(Excerpts of spatial question data)

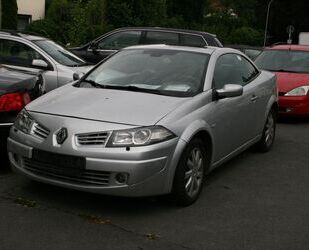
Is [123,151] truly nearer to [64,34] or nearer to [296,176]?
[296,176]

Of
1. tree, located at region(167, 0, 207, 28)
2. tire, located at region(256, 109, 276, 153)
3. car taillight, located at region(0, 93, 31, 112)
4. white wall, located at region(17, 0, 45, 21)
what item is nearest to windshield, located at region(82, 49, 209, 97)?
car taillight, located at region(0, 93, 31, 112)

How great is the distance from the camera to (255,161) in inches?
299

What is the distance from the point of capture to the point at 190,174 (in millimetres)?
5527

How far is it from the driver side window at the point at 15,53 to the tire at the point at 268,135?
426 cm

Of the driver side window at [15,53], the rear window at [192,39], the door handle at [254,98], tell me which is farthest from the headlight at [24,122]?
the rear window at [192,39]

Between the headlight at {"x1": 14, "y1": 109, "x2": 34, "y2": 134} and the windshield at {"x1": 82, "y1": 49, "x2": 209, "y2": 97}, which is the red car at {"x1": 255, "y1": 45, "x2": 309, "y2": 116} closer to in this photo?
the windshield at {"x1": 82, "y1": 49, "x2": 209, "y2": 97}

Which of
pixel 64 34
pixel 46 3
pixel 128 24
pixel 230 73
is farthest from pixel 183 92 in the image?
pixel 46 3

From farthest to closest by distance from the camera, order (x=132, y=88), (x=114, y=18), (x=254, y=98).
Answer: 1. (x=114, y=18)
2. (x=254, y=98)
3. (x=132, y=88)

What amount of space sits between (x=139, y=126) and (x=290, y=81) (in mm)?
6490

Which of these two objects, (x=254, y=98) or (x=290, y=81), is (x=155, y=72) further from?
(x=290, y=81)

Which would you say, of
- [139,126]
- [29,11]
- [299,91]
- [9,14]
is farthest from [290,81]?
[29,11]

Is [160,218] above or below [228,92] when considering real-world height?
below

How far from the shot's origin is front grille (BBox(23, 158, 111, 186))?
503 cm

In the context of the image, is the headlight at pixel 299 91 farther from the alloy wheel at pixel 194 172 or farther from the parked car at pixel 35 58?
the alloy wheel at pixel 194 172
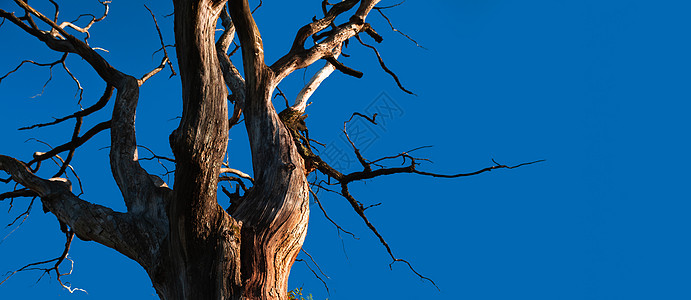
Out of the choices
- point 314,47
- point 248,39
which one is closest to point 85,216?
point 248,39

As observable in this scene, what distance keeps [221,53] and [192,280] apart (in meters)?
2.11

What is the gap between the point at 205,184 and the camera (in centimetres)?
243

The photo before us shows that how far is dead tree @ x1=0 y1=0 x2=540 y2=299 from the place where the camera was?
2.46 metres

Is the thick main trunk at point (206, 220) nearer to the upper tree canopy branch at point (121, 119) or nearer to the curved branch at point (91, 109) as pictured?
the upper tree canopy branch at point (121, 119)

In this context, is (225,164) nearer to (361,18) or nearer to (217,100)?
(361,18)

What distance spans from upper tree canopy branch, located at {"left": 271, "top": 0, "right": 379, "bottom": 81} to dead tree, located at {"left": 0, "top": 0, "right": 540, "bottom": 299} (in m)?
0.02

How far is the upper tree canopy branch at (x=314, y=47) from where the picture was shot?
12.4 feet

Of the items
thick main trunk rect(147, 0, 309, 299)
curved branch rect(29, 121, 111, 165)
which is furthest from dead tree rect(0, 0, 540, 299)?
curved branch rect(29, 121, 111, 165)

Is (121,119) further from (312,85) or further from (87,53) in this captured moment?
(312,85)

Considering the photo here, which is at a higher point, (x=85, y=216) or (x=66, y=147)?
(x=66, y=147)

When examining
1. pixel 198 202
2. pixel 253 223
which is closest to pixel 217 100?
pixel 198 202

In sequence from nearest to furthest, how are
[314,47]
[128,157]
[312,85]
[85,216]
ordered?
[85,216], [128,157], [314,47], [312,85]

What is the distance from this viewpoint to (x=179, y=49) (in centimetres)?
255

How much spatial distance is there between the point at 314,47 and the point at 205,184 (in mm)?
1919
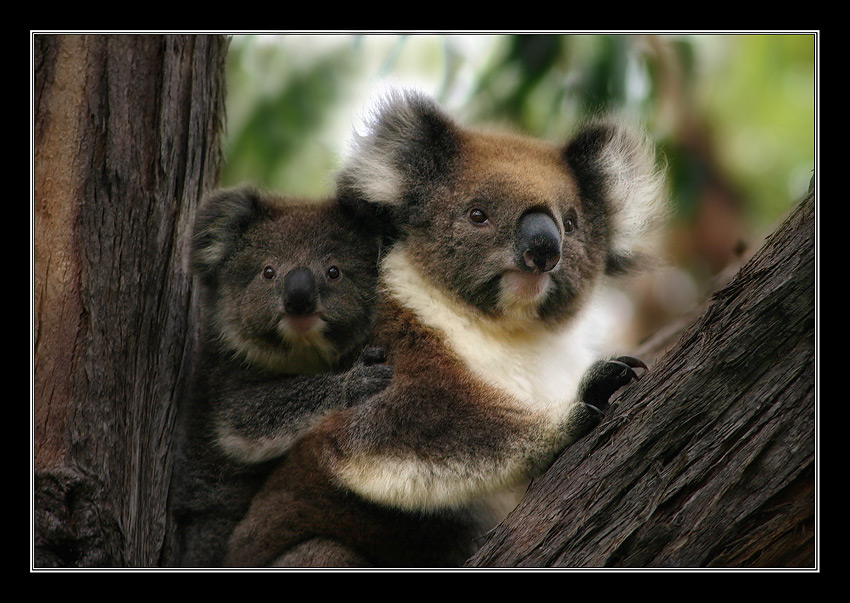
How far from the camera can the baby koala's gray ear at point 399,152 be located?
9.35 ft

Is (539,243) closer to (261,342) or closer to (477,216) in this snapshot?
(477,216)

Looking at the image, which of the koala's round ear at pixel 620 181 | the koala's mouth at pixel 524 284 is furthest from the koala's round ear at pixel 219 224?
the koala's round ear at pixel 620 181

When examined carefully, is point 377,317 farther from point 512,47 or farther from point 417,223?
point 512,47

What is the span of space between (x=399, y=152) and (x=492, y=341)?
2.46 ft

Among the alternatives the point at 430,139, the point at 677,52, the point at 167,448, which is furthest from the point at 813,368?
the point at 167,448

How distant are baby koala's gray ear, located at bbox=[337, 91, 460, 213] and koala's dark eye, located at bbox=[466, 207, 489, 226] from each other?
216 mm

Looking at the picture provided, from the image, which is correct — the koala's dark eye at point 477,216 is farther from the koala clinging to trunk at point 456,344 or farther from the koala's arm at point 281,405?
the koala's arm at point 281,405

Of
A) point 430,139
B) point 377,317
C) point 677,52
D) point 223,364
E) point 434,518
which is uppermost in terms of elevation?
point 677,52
==
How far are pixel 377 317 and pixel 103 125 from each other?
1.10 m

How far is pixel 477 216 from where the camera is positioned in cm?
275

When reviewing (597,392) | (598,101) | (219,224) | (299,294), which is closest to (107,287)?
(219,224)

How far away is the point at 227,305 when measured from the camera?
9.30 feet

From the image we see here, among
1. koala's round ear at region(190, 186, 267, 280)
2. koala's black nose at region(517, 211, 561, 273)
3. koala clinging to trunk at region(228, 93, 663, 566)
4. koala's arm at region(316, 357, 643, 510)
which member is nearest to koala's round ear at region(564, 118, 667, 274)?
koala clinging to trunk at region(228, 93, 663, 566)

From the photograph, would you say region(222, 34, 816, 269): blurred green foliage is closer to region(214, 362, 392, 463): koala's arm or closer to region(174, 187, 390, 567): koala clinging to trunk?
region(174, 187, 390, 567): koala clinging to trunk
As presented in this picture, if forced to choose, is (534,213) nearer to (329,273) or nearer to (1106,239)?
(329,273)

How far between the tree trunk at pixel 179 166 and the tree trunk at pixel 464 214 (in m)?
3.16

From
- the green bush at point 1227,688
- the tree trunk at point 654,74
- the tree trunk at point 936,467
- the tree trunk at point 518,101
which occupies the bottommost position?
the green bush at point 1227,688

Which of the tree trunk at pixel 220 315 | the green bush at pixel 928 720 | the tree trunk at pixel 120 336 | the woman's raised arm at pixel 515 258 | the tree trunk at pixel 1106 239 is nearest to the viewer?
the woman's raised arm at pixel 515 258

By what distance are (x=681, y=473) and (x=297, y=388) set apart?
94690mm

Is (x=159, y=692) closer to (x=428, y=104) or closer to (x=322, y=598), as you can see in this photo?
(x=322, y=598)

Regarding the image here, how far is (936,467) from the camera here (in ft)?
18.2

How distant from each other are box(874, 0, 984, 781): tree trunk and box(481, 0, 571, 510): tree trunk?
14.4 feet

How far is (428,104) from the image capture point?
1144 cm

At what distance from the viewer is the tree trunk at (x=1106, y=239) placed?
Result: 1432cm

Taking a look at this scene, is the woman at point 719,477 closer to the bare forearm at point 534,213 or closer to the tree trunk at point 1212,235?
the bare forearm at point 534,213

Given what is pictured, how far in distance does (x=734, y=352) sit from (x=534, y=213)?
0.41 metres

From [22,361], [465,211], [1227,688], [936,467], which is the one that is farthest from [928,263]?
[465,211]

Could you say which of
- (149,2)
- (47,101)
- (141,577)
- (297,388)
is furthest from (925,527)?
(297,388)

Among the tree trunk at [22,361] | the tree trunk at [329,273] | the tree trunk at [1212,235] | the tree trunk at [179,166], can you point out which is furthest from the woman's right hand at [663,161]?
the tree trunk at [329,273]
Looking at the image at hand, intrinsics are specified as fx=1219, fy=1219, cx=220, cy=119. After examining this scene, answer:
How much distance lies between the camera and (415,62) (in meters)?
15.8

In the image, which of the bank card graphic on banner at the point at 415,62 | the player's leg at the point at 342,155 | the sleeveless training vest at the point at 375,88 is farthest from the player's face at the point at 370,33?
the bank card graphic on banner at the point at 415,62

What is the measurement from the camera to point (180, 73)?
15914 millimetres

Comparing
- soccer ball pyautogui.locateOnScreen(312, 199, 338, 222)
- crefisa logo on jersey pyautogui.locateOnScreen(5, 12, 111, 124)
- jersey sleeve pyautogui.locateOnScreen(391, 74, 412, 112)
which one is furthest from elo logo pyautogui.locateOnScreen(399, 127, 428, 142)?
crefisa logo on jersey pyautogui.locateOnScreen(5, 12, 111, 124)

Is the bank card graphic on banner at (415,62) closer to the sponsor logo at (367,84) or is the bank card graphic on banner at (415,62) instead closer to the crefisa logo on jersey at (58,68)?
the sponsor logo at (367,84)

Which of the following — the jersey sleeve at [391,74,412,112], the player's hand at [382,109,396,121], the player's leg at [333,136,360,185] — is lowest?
==
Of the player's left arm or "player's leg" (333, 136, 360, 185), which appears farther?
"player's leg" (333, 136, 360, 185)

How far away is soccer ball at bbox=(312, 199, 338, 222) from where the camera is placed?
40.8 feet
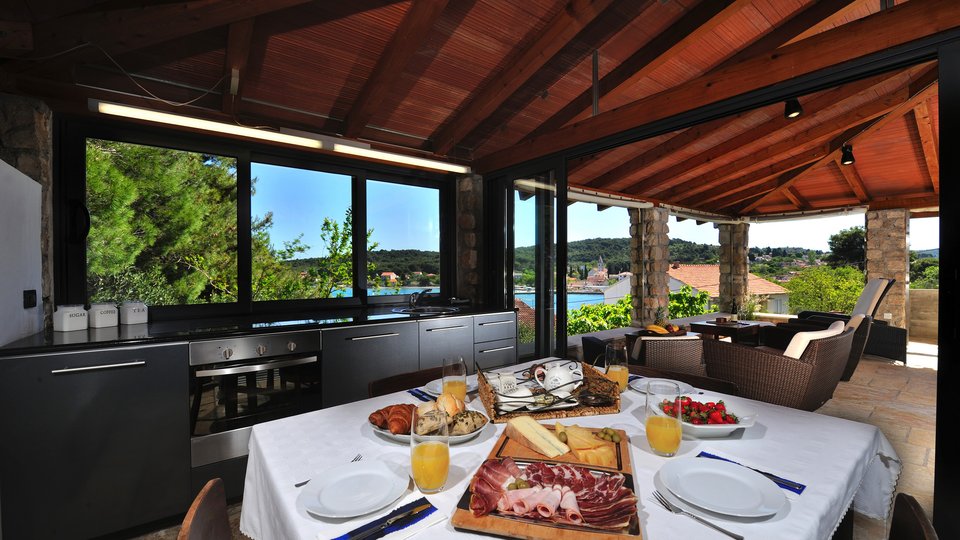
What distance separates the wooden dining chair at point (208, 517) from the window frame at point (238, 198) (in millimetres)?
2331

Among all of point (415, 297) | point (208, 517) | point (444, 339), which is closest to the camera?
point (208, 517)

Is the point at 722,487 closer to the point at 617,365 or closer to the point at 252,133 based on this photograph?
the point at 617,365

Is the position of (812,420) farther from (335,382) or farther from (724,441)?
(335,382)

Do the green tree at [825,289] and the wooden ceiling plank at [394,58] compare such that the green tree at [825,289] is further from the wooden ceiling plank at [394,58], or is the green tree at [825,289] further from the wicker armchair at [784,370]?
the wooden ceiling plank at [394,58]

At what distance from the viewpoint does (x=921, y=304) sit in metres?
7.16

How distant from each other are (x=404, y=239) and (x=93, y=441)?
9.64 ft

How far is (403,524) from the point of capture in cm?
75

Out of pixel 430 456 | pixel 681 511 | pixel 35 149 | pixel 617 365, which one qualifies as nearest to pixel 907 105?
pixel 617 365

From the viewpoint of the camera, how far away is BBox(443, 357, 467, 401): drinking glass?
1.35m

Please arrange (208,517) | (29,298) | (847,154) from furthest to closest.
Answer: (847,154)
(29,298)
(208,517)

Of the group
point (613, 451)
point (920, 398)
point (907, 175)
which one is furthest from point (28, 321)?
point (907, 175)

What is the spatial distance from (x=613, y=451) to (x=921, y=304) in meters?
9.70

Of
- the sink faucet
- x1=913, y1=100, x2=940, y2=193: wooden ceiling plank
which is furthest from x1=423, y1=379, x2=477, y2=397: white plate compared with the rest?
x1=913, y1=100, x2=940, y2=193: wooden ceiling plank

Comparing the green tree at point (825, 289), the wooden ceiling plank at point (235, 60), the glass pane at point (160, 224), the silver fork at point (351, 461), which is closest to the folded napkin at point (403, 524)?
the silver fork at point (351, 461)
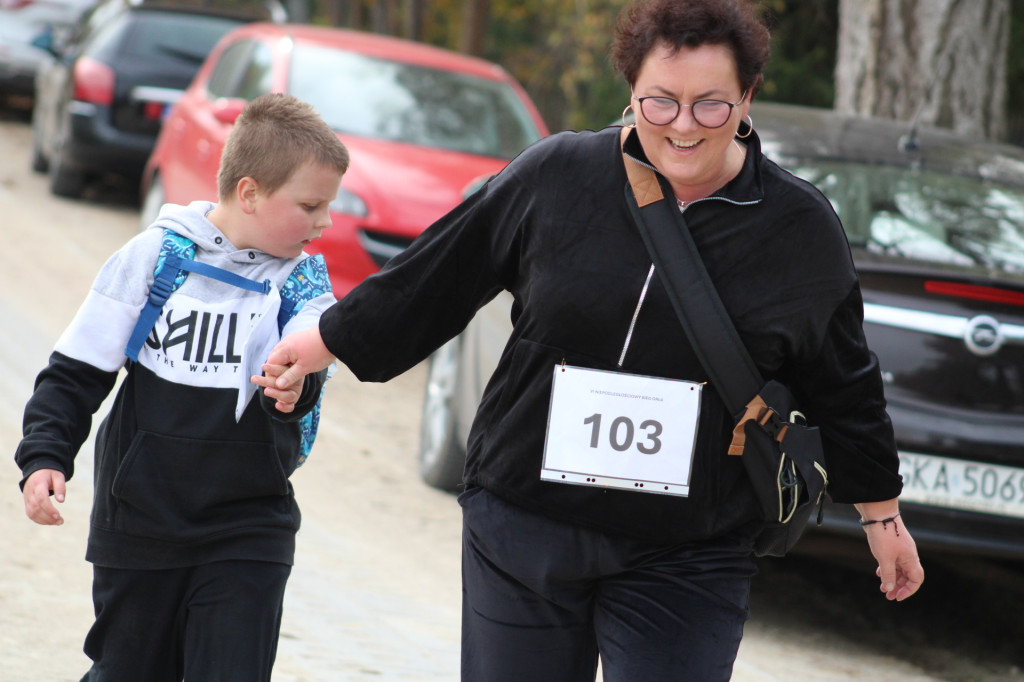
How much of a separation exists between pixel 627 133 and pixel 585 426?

- DIRECTION -
How many lines in the entries above contain the word "round"? Reply with the number only.

- THE ANSWER -
4